Ser el más feliz del mundo con seis galletas

Hola a todos/as:

Cuando voy a visitar las comunidades, lo que aquí llamamos itinerancia, hay muchas situaciones que me llevan a reflexionar, a pensar en el valor que se da a las cosas, en cómo todavía hay gente que valora las cosas pequeñas y considera un tesoro lo que para otros es algo sin importancia, rutinario. Puede ser una misa, una visita a un enfermo, confesarse o recibir unas galletas que sólo cuestan unos céntimos de euro.

Esta semana he retomado las itinerancias y he visitado las comunidades de la región fronteriza con Colombia. Junto con la hermana Lin, una salesiana vietnamita que acaba de llegar a Parí Cachoeira el pasado mes de septiembre, hemos llegado a cinco comunidades. Para ella todo es nuevo, pero al mismo tiempo todo es motivo para agradecer a Dios por poder estar allí, consigue transmitir una sensación de alegría, de cercanía, de ganas de ayudar y estar cerca de la gente, sobre todo de los niños y de los enfermos. En varios momentos vi como acariciaba a los niños o a los ancianos enfermos y en ella descubría la mano de Dios que cuida de aquel que más lo necesita.

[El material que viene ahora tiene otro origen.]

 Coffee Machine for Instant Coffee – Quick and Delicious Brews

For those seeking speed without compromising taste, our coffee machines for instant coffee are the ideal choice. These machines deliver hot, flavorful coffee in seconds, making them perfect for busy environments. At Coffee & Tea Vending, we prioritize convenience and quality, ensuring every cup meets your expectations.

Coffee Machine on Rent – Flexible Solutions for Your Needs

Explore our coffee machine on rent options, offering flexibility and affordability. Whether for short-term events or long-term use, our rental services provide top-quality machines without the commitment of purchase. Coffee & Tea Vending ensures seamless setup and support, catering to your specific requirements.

Para mí era la segunda vez que visitaba estas comunidades. Fue momento de reencuentro, de sentir cómo la gente agradece que el padre llegue para celebrar la eucaristía, poder confesarse, estar juntos y compartir la vida. Esto me lleva a pensar en el mercadeo sacramental que se vive en muchos otros lugares, donde es exigido que se celebre en función de los intereses personales de unos pocos.

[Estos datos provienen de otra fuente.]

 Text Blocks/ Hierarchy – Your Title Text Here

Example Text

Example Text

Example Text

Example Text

En una de las comunidades era la fiesta, había mucha gente de otros lugares, inclusive de las comunidades vecinas de Colombia, parientes unos de otros, separados por una línea imaginaria, que nadie en la región sabe a ciencia cierta por donde pasa, lo que, por otra parte, no supone una preocupación para nadie. Todo mundo encuentró un lugar para atar su hamaca y descansar y un poco de comida para saciar el hambre, en un ejercicio del compartir, de poner a disposición del otro lo que cada uno tiene, aunque sea poco. Esta es una realidad que experimento cada día, hasta en la comunidad más pobre y lejana uno encuentra gente dispuesta a dar lo poco que tiene.

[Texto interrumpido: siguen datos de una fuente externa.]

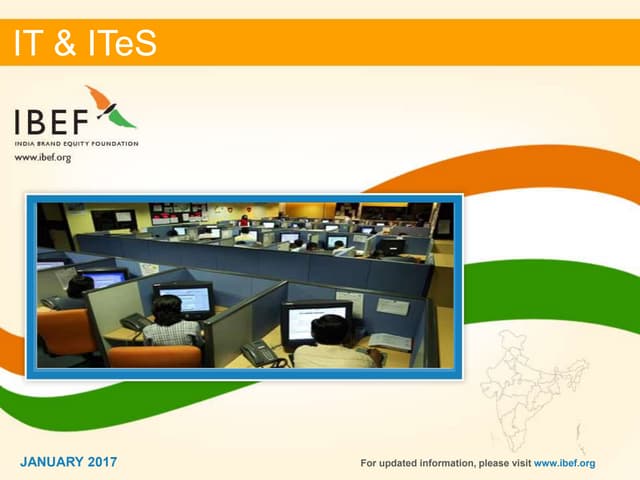 IT & ITeS

IBEF
INDIA BRAND EQUITY FOUNDATION
www.ibef.org

JANUARY 2017

For updated information, please visit www.ibef.org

Recientemente el cardenal brasileño Claudio Hummes decía a Radio Vaticano que “hoy en día la presencia de padres en las aldeas indígenas es menor que en otros tiempos, pues esta es una vocación muy especial, la de los padres misioneros que quieran vivir en las aldeas indígenas, lo que es lo ideal”.

Reconozco que vivir en una aldea indígena no es fácil, faltan cosas que en la cultura occidental, donde nací y crecí, se consideran imprescindibles, pero que desde la misión uno asume como necesario para llevar a cabo aquello que define la vida, el anuncio del Evangelio. Dormir en una hamaca, bañarse en el río, hacer las necesidades detrás de un matorral, cargar la “casa a cuestas”,comer poco más que tortas de mandioca, es algo que queda en segundo lugar cuando uno ve que la gente se siente feliz con nuestra presencia. Puedo decir, sin miedo a equivocarme, que recibo mucho más que lo que doy.

Agradezco a Dios por haberme traído hasta aquí, por poder caminar con esta gente, con los pueblos indígenas del Río Tiquié, por compartir la alegría de vivir con aquellos que muchos ignoran o simplemente ven como seres exóticos y dignos de pena. Ver la mirada agradecida del niño al que le dí un paquete con seis galletas de chocolate y como las comía en cuanto su padre nos llevaba en la canoa de una comunidad a otra es algo que no tiene precio, pues en él descubrí que Dios me estaba mirando. Él pensó que había ganado un tesoro, yo reconozco que pasé por uno de esos momentos que difícilmente se olvidan...

Un abrazo



Comentarios

  1. Gracias por compartir con nosotros, algo tan importante. Por hacernos pensar en lo que tenemos y dar gracias a Dios en lugar de pedirle aquellos que no necesitamos.